▸ **Your objective**: Can you print each of the records below, line for line, with no changes?

::::::

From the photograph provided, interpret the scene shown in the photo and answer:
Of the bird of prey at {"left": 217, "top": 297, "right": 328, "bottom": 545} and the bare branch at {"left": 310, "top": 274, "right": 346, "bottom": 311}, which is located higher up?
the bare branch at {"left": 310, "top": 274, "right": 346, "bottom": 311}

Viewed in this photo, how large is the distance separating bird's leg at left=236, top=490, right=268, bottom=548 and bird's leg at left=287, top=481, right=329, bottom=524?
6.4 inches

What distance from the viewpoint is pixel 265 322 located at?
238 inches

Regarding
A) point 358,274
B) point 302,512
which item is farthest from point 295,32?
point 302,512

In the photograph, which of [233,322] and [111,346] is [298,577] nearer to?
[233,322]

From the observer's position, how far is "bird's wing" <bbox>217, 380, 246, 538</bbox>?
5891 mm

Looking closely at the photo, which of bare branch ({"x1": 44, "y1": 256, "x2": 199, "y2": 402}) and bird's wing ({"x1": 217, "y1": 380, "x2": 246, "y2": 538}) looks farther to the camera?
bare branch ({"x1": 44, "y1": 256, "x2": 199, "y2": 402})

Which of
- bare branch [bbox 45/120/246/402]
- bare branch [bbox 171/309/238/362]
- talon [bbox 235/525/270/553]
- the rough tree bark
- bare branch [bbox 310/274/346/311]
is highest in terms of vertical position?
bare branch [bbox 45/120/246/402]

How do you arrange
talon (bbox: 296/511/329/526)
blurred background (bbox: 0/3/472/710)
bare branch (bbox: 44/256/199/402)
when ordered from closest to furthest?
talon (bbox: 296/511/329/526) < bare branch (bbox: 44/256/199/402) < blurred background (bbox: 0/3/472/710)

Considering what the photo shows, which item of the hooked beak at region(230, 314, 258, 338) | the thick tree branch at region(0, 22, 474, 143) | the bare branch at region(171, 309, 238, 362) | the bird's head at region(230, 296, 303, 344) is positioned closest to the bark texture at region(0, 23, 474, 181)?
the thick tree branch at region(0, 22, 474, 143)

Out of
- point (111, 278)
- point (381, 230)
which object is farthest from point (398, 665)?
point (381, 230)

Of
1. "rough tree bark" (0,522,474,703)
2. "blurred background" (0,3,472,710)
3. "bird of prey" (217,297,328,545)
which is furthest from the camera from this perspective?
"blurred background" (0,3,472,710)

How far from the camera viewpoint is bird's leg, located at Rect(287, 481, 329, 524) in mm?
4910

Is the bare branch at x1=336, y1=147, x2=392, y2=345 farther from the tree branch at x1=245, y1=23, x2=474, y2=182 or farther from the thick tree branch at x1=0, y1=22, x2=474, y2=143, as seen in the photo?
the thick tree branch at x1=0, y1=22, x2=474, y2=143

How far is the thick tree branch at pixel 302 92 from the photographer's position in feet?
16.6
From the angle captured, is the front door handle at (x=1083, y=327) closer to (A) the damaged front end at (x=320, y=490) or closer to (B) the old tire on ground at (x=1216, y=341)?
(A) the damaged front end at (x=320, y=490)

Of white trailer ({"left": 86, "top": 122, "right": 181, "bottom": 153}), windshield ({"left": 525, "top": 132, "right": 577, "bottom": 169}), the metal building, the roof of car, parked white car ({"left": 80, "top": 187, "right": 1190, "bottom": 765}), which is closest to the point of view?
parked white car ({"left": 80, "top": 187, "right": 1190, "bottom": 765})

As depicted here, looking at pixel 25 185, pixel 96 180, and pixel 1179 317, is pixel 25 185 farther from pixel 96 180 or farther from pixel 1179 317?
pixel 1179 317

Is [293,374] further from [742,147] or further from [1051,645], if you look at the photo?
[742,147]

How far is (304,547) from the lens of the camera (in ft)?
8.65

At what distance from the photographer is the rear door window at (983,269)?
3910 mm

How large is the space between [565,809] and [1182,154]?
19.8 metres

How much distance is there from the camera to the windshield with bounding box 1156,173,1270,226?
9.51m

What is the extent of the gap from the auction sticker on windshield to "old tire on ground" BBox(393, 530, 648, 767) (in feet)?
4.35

::::::

▸ **Correct result**:
From the photograph provided, interpret the scene shown in the photo and answer:
Of the bird of prey at {"left": 217, "top": 297, "right": 328, "bottom": 545} and the bare branch at {"left": 310, "top": 274, "right": 346, "bottom": 311}, which is located higher up?
the bare branch at {"left": 310, "top": 274, "right": 346, "bottom": 311}

Viewed in this photo, how large is the distance separating bird's leg at left=236, top=490, right=268, bottom=548 and bird's leg at left=287, top=481, right=329, bottom=524?
6.4 inches

What distance from the viewpoint is pixel 265 322 located at?
238 inches

Regarding
A) point 358,274
B) point 302,512
which item is farthest from point 295,32?
point 302,512

In the photograph, which of [233,322] and [111,346] is [298,577] nearer to?
[233,322]

From the observer's position, how far is "bird's wing" <bbox>217, 380, 246, 538</bbox>?
5891 mm

Looking closely at the photo, which of bare branch ({"x1": 44, "y1": 256, "x2": 199, "y2": 402}) and bird's wing ({"x1": 217, "y1": 380, "x2": 246, "y2": 538}) looks farther to the camera?
bare branch ({"x1": 44, "y1": 256, "x2": 199, "y2": 402})

Which of
- bare branch [bbox 45/120/246/402]
- bare branch [bbox 171/309/238/362]
- talon [bbox 235/525/270/553]
- the rough tree bark
- bare branch [bbox 310/274/346/311]
is highest in terms of vertical position?
bare branch [bbox 45/120/246/402]

How do you arrange
talon (bbox: 296/511/329/526)
blurred background (bbox: 0/3/472/710)
bare branch (bbox: 44/256/199/402)
when ordered from closest to furthest?
talon (bbox: 296/511/329/526) < bare branch (bbox: 44/256/199/402) < blurred background (bbox: 0/3/472/710)

Considering what the photo shows, which item of the hooked beak at region(230, 314, 258, 338) | the thick tree branch at region(0, 22, 474, 143) | the bare branch at region(171, 309, 238, 362) | the bird's head at region(230, 296, 303, 344) is positioned closest to the bark texture at region(0, 23, 474, 181)?
the thick tree branch at region(0, 22, 474, 143)

Out of
- point (111, 278)
- point (381, 230)
which object is farthest from point (398, 665)?
point (381, 230)

Of
1. "rough tree bark" (0,522,474,703)
2. "blurred background" (0,3,472,710)
3. "bird of prey" (217,297,328,545)
which is furthest from the camera from this perspective?
"blurred background" (0,3,472,710)

How far from the camera viewpoint is bird's leg, located at Rect(287, 481, 329, 524) in mm?
4910

Is the bare branch at x1=336, y1=147, x2=392, y2=345 farther from the tree branch at x1=245, y1=23, x2=474, y2=182 or farther from the thick tree branch at x1=0, y1=22, x2=474, y2=143, as seen in the photo?
the thick tree branch at x1=0, y1=22, x2=474, y2=143

How far is the thick tree branch at pixel 302 92 from the photographer's position in feet?
16.6
From the angle captured, is the front door handle at (x=1083, y=327) closer to (A) the damaged front end at (x=320, y=490) or closer to (B) the old tire on ground at (x=1216, y=341)?
(A) the damaged front end at (x=320, y=490)

Of white trailer ({"left": 86, "top": 122, "right": 181, "bottom": 153}), windshield ({"left": 525, "top": 132, "right": 577, "bottom": 169}), the metal building, the roof of car, parked white car ({"left": 80, "top": 187, "right": 1190, "bottom": 765}), which is closest to the point of view?
parked white car ({"left": 80, "top": 187, "right": 1190, "bottom": 765})

As depicted here, looking at pixel 25 185, pixel 96 180, and pixel 1179 317, is pixel 25 185 farther from pixel 96 180 or farther from pixel 1179 317?
pixel 1179 317

Is [293,374] further from [742,147] or further from [1051,645], if you look at the photo?
[742,147]

How far is (304,547) from the lens of the camera (in ft)?
8.65

At what distance from the photographer is the rear door window at (983,269)?
3910 mm

How large is the space between [565,809] and [1182,154]?
19.8 metres

How much distance is there from the camera to the windshield with bounding box 1156,173,1270,226?
9.51m

What is the extent of the gap from the auction sticker on windshield to "old tire on ground" BBox(393, 530, 648, 767) (in feet)?
4.35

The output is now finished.